» **Exercise**
Format every line of the data below as a JSON list of strings, one string per line, leaving out blank lines.

» **Data section**

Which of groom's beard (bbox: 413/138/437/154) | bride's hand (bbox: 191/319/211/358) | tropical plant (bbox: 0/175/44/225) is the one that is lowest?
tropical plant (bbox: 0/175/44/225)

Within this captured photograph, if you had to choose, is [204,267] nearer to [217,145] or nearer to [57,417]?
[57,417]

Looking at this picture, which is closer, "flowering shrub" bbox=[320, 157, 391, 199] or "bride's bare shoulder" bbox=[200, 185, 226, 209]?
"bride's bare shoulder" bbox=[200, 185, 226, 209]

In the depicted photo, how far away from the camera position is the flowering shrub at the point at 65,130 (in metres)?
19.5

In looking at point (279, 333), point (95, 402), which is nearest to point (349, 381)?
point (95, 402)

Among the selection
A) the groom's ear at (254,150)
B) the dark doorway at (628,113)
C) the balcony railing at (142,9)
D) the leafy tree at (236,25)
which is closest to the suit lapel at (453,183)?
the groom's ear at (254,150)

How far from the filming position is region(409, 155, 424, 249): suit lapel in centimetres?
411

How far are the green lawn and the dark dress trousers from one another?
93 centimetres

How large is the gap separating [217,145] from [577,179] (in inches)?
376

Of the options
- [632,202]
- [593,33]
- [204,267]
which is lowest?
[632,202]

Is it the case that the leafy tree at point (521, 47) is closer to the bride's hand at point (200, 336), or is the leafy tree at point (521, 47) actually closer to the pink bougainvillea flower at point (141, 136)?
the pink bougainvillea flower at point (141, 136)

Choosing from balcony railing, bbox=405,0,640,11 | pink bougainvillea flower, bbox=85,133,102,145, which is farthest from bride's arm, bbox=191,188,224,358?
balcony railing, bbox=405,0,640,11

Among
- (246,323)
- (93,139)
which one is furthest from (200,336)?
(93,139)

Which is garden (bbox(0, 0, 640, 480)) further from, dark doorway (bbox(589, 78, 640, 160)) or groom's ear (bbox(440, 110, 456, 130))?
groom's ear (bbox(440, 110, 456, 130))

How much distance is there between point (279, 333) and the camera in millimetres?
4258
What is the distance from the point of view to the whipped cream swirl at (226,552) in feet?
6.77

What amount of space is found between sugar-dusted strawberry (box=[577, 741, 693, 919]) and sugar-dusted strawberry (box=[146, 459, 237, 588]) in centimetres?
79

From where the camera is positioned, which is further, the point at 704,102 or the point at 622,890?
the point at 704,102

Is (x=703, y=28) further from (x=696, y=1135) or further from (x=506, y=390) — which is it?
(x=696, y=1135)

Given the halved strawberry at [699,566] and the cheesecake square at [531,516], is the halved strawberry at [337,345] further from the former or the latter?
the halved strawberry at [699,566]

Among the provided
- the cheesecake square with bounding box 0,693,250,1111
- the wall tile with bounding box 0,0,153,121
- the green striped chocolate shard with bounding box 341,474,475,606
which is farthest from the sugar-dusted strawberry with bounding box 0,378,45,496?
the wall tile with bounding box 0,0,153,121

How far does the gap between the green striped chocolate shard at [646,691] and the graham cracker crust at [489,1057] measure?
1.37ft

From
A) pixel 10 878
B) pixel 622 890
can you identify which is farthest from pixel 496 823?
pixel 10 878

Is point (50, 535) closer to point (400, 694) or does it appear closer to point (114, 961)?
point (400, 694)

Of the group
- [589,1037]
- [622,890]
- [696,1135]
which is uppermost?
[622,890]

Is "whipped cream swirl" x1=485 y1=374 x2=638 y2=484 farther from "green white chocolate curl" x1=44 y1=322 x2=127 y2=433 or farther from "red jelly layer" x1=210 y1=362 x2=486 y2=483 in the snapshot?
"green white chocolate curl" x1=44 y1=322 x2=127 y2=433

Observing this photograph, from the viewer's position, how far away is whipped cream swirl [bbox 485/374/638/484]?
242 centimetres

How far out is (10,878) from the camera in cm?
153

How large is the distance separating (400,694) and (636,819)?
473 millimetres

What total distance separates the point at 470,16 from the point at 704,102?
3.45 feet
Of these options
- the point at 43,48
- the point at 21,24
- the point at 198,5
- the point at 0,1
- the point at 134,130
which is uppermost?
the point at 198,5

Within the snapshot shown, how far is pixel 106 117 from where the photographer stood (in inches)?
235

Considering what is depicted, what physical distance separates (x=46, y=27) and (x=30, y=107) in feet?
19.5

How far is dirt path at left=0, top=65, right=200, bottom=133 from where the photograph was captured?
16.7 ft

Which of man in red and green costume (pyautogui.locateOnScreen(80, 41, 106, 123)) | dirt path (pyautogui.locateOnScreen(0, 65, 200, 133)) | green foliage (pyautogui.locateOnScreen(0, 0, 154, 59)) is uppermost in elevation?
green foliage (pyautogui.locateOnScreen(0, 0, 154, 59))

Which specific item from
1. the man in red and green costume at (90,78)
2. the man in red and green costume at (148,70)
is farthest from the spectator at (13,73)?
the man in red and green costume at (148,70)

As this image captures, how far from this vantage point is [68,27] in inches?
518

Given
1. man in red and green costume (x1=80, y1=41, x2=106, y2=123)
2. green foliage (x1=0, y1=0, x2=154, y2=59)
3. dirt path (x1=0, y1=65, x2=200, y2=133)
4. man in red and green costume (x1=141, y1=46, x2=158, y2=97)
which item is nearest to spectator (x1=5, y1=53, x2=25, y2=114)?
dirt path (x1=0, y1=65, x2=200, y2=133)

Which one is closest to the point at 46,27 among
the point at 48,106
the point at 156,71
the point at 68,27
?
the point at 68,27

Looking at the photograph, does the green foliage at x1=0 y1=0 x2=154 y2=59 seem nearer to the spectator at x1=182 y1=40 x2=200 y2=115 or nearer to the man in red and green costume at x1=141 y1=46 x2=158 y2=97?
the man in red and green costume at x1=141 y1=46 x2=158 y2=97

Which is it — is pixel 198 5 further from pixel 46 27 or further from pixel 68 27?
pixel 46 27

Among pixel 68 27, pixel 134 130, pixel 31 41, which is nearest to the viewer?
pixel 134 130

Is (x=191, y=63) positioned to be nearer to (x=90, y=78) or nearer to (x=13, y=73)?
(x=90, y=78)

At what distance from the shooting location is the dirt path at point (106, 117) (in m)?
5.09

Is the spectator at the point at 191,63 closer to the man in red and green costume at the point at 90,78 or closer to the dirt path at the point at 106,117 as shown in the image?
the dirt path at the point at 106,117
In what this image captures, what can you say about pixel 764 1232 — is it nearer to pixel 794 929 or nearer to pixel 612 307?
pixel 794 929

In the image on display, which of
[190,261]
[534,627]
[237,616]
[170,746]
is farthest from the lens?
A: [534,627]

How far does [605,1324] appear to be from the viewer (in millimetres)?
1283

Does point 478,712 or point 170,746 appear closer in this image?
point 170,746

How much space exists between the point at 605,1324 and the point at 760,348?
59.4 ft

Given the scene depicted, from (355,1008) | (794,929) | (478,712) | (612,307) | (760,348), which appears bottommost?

» **Reply to the task**
[
  "Which of groom's beard (bbox: 413/138/437/154) | bride's hand (bbox: 191/319/211/358) | tropical plant (bbox: 0/175/44/225) is the one that is lowest?",
  "tropical plant (bbox: 0/175/44/225)",
  "Within this captured photograph, if you had to choose, is [204,267] nearer to [217,145] or nearer to [57,417]?",
  "[57,417]",
  "Looking at this picture, which is closer, \"flowering shrub\" bbox=[320, 157, 391, 199] or \"bride's bare shoulder\" bbox=[200, 185, 226, 209]?",
  "\"bride's bare shoulder\" bbox=[200, 185, 226, 209]",
  "In the depicted photo, how far away from the camera position is the flowering shrub at the point at 65,130 (in metres)?",
  "19.5",
  "In looking at point (279, 333), point (95, 402), which is nearest to point (349, 381)?",
  "point (95, 402)",
  "Among the selection",
  "A) the groom's ear at (254,150)",
  "B) the dark doorway at (628,113)",
  "C) the balcony railing at (142,9)",
  "D) the leafy tree at (236,25)",
  "which is closest to the suit lapel at (453,183)?",
  "the groom's ear at (254,150)",
  "How far from the filming position is region(409, 155, 424, 249): suit lapel in centimetres?",
  "411",
  "How far are the green lawn and the dark dress trousers from one another?",
  "93 centimetres",
  "How large is the gap separating [217,145] from [577,179] (in inches)?",
  "376",
  "Of the options",
  "- [632,202]",
  "- [593,33]",
  "- [204,267]",
  "which is lowest?",
  "[632,202]",
  "Is it the case that the leafy tree at point (521, 47) is closer to the bride's hand at point (200, 336), or is the leafy tree at point (521, 47) actually closer to the pink bougainvillea flower at point (141, 136)?",
  "the pink bougainvillea flower at point (141, 136)",
  "Choosing from balcony railing, bbox=405,0,640,11 | pink bougainvillea flower, bbox=85,133,102,145, which is farthest from bride's arm, bbox=191,188,224,358?",
  "balcony railing, bbox=405,0,640,11",
  "Among",
  "- (246,323)",
  "- (93,139)",
  "which one is furthest from (200,336)?",
  "(93,139)",
  "Which is garden (bbox(0, 0, 640, 480)) further from, dark doorway (bbox(589, 78, 640, 160)) or groom's ear (bbox(440, 110, 456, 130))?",
  "groom's ear (bbox(440, 110, 456, 130))",
  "How much distance is there between point (279, 333) and the camera in millimetres?",
  "4258",
  "What is the distance from the point of view to the whipped cream swirl at (226,552) in feet?",
  "6.77",
  "What amount of space is found between sugar-dusted strawberry (box=[577, 741, 693, 919]) and sugar-dusted strawberry (box=[146, 459, 237, 588]) in centimetres?",
  "79",
  "From where the camera is positioned, which is further, the point at 704,102 or the point at 622,890?",
  "the point at 704,102",
  "Is (x=703, y=28) further from (x=696, y=1135) or further from (x=506, y=390) — which is it?",
  "(x=696, y=1135)",
  "Given the halved strawberry at [699,566] and the cheesecake square at [531,516], is the halved strawberry at [337,345] further from the former or the latter?",
  "the halved strawberry at [699,566]",
  "Among the provided",
  "- the cheesecake square with bounding box 0,693,250,1111",
  "- the wall tile with bounding box 0,0,153,121",
  "- the green striped chocolate shard with bounding box 341,474,475,606",
  "which is farthest from the sugar-dusted strawberry with bounding box 0,378,45,496?",
  "the wall tile with bounding box 0,0,153,121",
  "How far does the gap between the green striped chocolate shard at [646,691] and the graham cracker crust at [489,1057] measure?",
  "1.37ft",
  "From",
  "A) pixel 10 878",
  "B) pixel 622 890",
  "can you identify which is farthest from pixel 496 823?",
  "pixel 10 878",
  "Is point (50, 535) closer to point (400, 694) or does it appear closer to point (114, 961)?",
  "point (400, 694)",
  "Of the group",
  "- [589,1037]",
  "- [622,890]",
  "- [696,1135]",
  "which is uppermost?",
  "[622,890]",
  "Is \"whipped cream swirl\" x1=485 y1=374 x2=638 y2=484 farther from \"green white chocolate curl\" x1=44 y1=322 x2=127 y2=433 or farther from \"red jelly layer\" x1=210 y1=362 x2=486 y2=483 in the snapshot?",
  "\"green white chocolate curl\" x1=44 y1=322 x2=127 y2=433",
  "Observing this photograph, from the viewer's position, how far away is whipped cream swirl [bbox 485/374/638/484]?",
  "242 centimetres",
  "How far out is (10,878) from the camera in cm?",
  "153",
  "How large is the distance separating (400,694) and (636,819)?",
  "473 millimetres",
  "What total distance separates the point at 470,16 from the point at 704,102?",
  "3.45 feet",
  "Of these options",
  "- the point at 43,48",
  "- the point at 21,24",
  "- the point at 198,5",
  "- the point at 0,1",
  "- the point at 134,130",
  "which is uppermost?",
  "the point at 198,5",
  "Within the snapshot shown, how far is pixel 106 117 from where the photographer stood (in inches)?",
  "235",
  "Considering what is depicted, what physical distance separates (x=46, y=27) and (x=30, y=107) in feet?",
  "19.5",
  "How far is dirt path at left=0, top=65, right=200, bottom=133 from where the photograph was captured?",
  "16.7 ft",
  "Which of man in red and green costume (pyautogui.locateOnScreen(80, 41, 106, 123)) | dirt path (pyautogui.locateOnScreen(0, 65, 200, 133)) | green foliage (pyautogui.locateOnScreen(0, 0, 154, 59)) is uppermost in elevation?",
  "green foliage (pyautogui.locateOnScreen(0, 0, 154, 59))",
  "Which specific item from",
  "1. the man in red and green costume at (90,78)",
  "2. the man in red and green costume at (148,70)",
  "is farthest from the spectator at (13,73)?",
  "the man in red and green costume at (148,70)",
  "As this image captures, how far from this vantage point is [68,27] in inches?",
  "518",
  "Given",
  "1. man in red and green costume (x1=80, y1=41, x2=106, y2=123)",
  "2. green foliage (x1=0, y1=0, x2=154, y2=59)",
  "3. dirt path (x1=0, y1=65, x2=200, y2=133)",
  "4. man in red and green costume (x1=141, y1=46, x2=158, y2=97)",
  "which item is nearest to spectator (x1=5, y1=53, x2=25, y2=114)?",
  "dirt path (x1=0, y1=65, x2=200, y2=133)",
  "Which one is closest to the point at 46,27 among",
  "the point at 48,106",
  "the point at 156,71",
  "the point at 68,27",
  "?",
  "the point at 68,27",
  "Looking at the photograph, does the green foliage at x1=0 y1=0 x2=154 y2=59 seem nearer to the spectator at x1=182 y1=40 x2=200 y2=115 or nearer to the man in red and green costume at x1=141 y1=46 x2=158 y2=97?",
  "the man in red and green costume at x1=141 y1=46 x2=158 y2=97",
  "Which is it — is pixel 198 5 further from pixel 46 27 or further from pixel 68 27?",
  "pixel 46 27",
  "Among pixel 68 27, pixel 134 130, pixel 31 41, which is nearest to the viewer?",
  "pixel 134 130",
  "Is (x=191, y=63) positioned to be nearer to (x=90, y=78) or nearer to (x=13, y=73)?",
  "(x=90, y=78)",
  "At what distance from the shooting location is the dirt path at point (106, 117) (in m)?",
  "5.09",
  "Is the spectator at the point at 191,63 closer to the man in red and green costume at the point at 90,78 or closer to the dirt path at the point at 106,117 as shown in the image?",
  "the dirt path at the point at 106,117",
  "In what this image captures, what can you say about pixel 764 1232 — is it nearer to pixel 794 929 or nearer to pixel 612 307?",
  "pixel 794 929",
  "In the image on display, which of",
  "[190,261]",
  "[534,627]",
  "[237,616]",
  "[170,746]",
  "is farthest from the lens?",
  "A: [534,627]",
  "How far does [605,1324] appear to be from the viewer (in millimetres)?",
  "1283",
  "Does point 478,712 or point 170,746 appear closer in this image?",
  "point 170,746",
  "How much space exists between the point at 605,1324 and the point at 760,348?",
  "59.4 ft",
  "Given the scene depicted, from (355,1008) | (794,929) | (478,712) | (612,307) | (760,348), which appears bottommost?"
]